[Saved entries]
/---

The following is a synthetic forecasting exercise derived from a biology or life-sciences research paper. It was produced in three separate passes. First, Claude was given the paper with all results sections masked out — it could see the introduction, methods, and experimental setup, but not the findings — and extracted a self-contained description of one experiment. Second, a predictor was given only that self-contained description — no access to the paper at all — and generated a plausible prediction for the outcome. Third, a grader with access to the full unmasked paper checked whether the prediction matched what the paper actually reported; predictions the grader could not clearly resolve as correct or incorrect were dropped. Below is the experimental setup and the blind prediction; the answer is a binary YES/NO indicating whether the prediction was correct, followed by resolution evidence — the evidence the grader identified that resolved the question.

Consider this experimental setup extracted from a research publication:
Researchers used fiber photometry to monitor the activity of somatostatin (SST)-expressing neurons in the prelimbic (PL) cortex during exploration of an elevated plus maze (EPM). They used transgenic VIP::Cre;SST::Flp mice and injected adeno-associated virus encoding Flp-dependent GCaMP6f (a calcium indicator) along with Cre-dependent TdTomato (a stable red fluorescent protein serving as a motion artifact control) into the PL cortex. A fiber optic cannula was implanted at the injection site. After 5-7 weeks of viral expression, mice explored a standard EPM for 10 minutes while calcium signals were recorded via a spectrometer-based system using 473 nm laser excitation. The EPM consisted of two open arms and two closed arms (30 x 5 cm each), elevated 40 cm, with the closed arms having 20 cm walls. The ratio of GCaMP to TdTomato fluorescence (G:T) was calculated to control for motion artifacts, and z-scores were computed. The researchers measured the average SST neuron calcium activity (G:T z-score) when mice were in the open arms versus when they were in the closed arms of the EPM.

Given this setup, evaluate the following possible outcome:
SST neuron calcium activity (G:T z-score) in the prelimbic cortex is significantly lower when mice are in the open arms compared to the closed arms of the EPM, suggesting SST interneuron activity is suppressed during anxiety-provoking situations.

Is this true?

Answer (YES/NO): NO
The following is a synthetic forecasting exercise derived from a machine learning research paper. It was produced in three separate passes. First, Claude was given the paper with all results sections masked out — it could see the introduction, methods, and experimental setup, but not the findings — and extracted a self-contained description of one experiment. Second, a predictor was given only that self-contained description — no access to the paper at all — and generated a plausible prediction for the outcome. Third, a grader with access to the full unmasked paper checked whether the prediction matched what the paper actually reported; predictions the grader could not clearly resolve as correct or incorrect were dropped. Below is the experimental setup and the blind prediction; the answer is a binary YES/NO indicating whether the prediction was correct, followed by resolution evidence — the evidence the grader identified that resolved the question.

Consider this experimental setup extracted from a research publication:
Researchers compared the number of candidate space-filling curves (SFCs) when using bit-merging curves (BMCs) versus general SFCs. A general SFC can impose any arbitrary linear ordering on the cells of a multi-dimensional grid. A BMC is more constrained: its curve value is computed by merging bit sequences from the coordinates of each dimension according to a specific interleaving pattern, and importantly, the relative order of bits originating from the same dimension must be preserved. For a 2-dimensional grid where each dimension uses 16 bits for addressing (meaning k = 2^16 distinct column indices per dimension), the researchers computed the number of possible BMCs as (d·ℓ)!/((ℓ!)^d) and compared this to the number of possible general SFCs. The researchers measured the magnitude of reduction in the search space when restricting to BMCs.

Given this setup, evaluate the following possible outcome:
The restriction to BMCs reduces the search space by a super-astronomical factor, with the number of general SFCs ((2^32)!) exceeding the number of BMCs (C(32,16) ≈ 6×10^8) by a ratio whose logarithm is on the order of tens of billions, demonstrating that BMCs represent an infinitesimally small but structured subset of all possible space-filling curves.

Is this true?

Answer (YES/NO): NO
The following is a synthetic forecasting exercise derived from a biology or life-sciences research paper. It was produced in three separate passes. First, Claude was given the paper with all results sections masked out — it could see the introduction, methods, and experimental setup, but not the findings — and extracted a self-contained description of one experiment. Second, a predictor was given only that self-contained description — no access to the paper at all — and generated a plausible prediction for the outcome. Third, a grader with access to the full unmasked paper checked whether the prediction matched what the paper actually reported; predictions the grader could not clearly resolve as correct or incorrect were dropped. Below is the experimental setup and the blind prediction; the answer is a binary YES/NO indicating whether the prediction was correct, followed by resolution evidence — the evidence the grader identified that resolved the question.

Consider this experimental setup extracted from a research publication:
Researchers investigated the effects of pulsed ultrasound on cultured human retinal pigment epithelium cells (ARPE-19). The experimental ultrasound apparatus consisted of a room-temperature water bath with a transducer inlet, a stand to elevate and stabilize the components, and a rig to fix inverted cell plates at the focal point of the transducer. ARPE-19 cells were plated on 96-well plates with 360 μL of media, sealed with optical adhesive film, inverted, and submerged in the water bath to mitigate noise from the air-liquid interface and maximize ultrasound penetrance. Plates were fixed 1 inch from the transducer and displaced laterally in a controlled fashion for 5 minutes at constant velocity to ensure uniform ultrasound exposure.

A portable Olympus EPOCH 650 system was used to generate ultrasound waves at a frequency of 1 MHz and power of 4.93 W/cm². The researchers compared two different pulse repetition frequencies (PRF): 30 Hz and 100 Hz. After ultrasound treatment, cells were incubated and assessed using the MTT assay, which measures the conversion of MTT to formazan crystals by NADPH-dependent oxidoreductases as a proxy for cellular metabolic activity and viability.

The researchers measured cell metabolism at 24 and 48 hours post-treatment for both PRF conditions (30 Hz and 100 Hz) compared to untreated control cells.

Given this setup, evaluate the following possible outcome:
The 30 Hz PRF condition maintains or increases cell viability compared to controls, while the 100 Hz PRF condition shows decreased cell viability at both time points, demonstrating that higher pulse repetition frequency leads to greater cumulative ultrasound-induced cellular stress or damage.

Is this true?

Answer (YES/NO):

\---

**WHAT IS EXPECTED**: Exactly as they stand above, repeat all the records.

**TASK RESULT**:
The following is a synthetic forecasting exercise derived from a biology or life-sciences research paper. It was produced in three separate passes. First, Claude was given the paper with all results sections masked out — it could see the introduction, methods, and experimental setup, but not the findings — and extracted a self-contained description of one experiment. Second, a predictor was given only that self-contained description — no access to the paper at all — and generated a plausible prediction for the outcome. Third, a grader with access to the full unmasked paper checked whether the prediction matched what the paper actually reported; predictions the grader could not clearly resolve as correct or incorrect were dropped. Below is the experimental setup and the blind prediction; the answer is a binary YES/NO indicating whether the prediction was correct, followed by resolution evidence — the evidence the grader identified that resolved the question.

Consider this experimental setup extracted from a research publication:
Researchers used fiber photometry to monitor the activity of somatostatin (SST)-expressing neurons in the prelimbic (PL) cortex during exploration of an elevated plus maze (EPM). They used transgenic VIP::Cre;SST::Flp mice and injected adeno-associated virus encoding Flp-dependent GCaMP6f (a calcium indicator) along with Cre-dependent TdTomato (a stable red fluorescent protein serving as a motion artifact control) into the PL cortex. A fiber optic cannula was implanted at the injection site. After 5-7 weeks of viral expression, mice explored a standard EPM for 10 minutes while calcium signals were recorded via a spectrometer-based system using 473 nm laser excitation. The EPM consisted of two open arms and two closed arms (30 x 5 cm each), elevated 40 cm, with the closed arms having 20 cm walls. The ratio of GCaMP to TdTomato fluorescence (G:T) was calculated to control for motion artifacts, and z-scores were computed. The researchers measured the average SST neuron calcium activity (G:T z-score) when mice were in the open arms versus when they were in the closed arms of the EPM.

Given this setup, evaluate the following possible outcome:
SST neuron calcium activity (G:T z-score) in the prelimbic cortex is significantly lower when mice are in the open arms compared to the closed arms of the EPM, suggesting SST interneuron activity is suppressed during anxiety-provoking situations.

Is this true?

Answer (YES/NO): NO
The following is a synthetic forecasting exercise derived from a machine learning research paper. It was produced in three separate passes. First, Claude was given the paper with all results sections masked out — it could see the introduction, methods, and experimental setup, but not the findings — and extracted a self-contained description of one experiment. Second, a predictor was given only that self-contained description — no access to the paper at all — and generated a plausible prediction for the outcome. Third, a grader with access to the full unmasked paper checked whether the prediction matched what the paper actually reported; predictions the grader could not clearly resolve as correct or incorrect were dropped. Below is the experimental setup and the blind prediction; the answer is a binary YES/NO indicating whether the prediction was correct, followed by resolution evidence — the evidence the grader identified that resolved the question.

Consider this experimental setup extracted from a research publication:
Researchers compared the number of candidate space-filling curves (SFCs) when using bit-merging curves (BMCs) versus general SFCs. A general SFC can impose any arbitrary linear ordering on the cells of a multi-dimensional grid. A BMC is more constrained: its curve value is computed by merging bit sequences from the coordinates of each dimension according to a specific interleaving pattern, and importantly, the relative order of bits originating from the same dimension must be preserved. For a 2-dimensional grid where each dimension uses 16 bits for addressing (meaning k = 2^16 distinct column indices per dimension), the researchers computed the number of possible BMCs as (d·ℓ)!/((ℓ!)^d) and compared this to the number of possible general SFCs. The researchers measured the magnitude of reduction in the search space when restricting to BMCs.

Given this setup, evaluate the following possible outcome:
The restriction to BMCs reduces the search space by a super-astronomical factor, with the number of general SFCs ((2^32)!) exceeding the number of BMCs (C(32,16) ≈ 6×10^8) by a ratio whose logarithm is on the order of tens of billions, demonstrating that BMCs represent an infinitesimally small but structured subset of all possible space-filling curves.

Is this true?

Answer (YES/NO): NO
The following is a synthetic forecasting exercise derived from a biology or life-sciences research paper. It was produced in three separate passes. First, Claude was given the paper with all results sections masked out — it could see the introduction, methods, and experimental setup, but not the findings — and extracted a self-contained description of one experiment. Second, a predictor was given only that self-contained description — no access to the paper at all — and generated a plausible prediction for the outcome. Third, a grader with access to the full unmasked paper checked whether the prediction matched what the paper actually reported; predictions the grader could not clearly resolve as correct or incorrect were dropped. Below is the experimental setup and the blind prediction; the answer is a binary YES/NO indicating whether the prediction was correct, followed by resolution evidence — the evidence the grader identified that resolved the question.

Consider this experimental setup extracted from a research publication:
Researchers investigated the effects of pulsed ultrasound on cultured human retinal pigment epithelium cells (ARPE-19). The experimental ultrasound apparatus consisted of a room-temperature water bath with a transducer inlet, a stand to elevate and stabilize the components, and a rig to fix inverted cell plates at the focal point of the transducer. ARPE-19 cells were plated on 96-well plates with 360 μL of media, sealed with optical adhesive film, inverted, and submerged in the water bath to mitigate noise from the air-liquid interface and maximize ultrasound penetrance. Plates were fixed 1 inch from the transducer and displaced laterally in a controlled fashion for 5 minutes at constant velocity to ensure uniform ultrasound exposure.

A portable Olympus EPOCH 650 system was used to generate ultrasound waves at a frequency of 1 MHz and power of 4.93 W/cm². The researchers compared two different pulse repetition frequencies (PRF): 30 Hz and 100 Hz. After ultrasound treatment, cells were incubated and assessed using the MTT assay, which measures the conversion of MTT to formazan crystals by NADPH-dependent oxidoreductases as a proxy for cellular metabolic activity and viability.

The researchers measured cell metabolism at 24 and 48 hours post-treatment for both PRF conditions (30 Hz and 100 Hz) compared to untreated control cells.

Given this setup, evaluate the following possible outcome:
The 30 Hz PRF condition maintains or increases cell viability compared to controls, while the 100 Hz PRF condition shows decreased cell viability at both time points, demonstrating that higher pulse repetition frequency leads to greater cumulative ultrasound-induced cellular stress or damage.

Is this true?

Answer (YES/NO):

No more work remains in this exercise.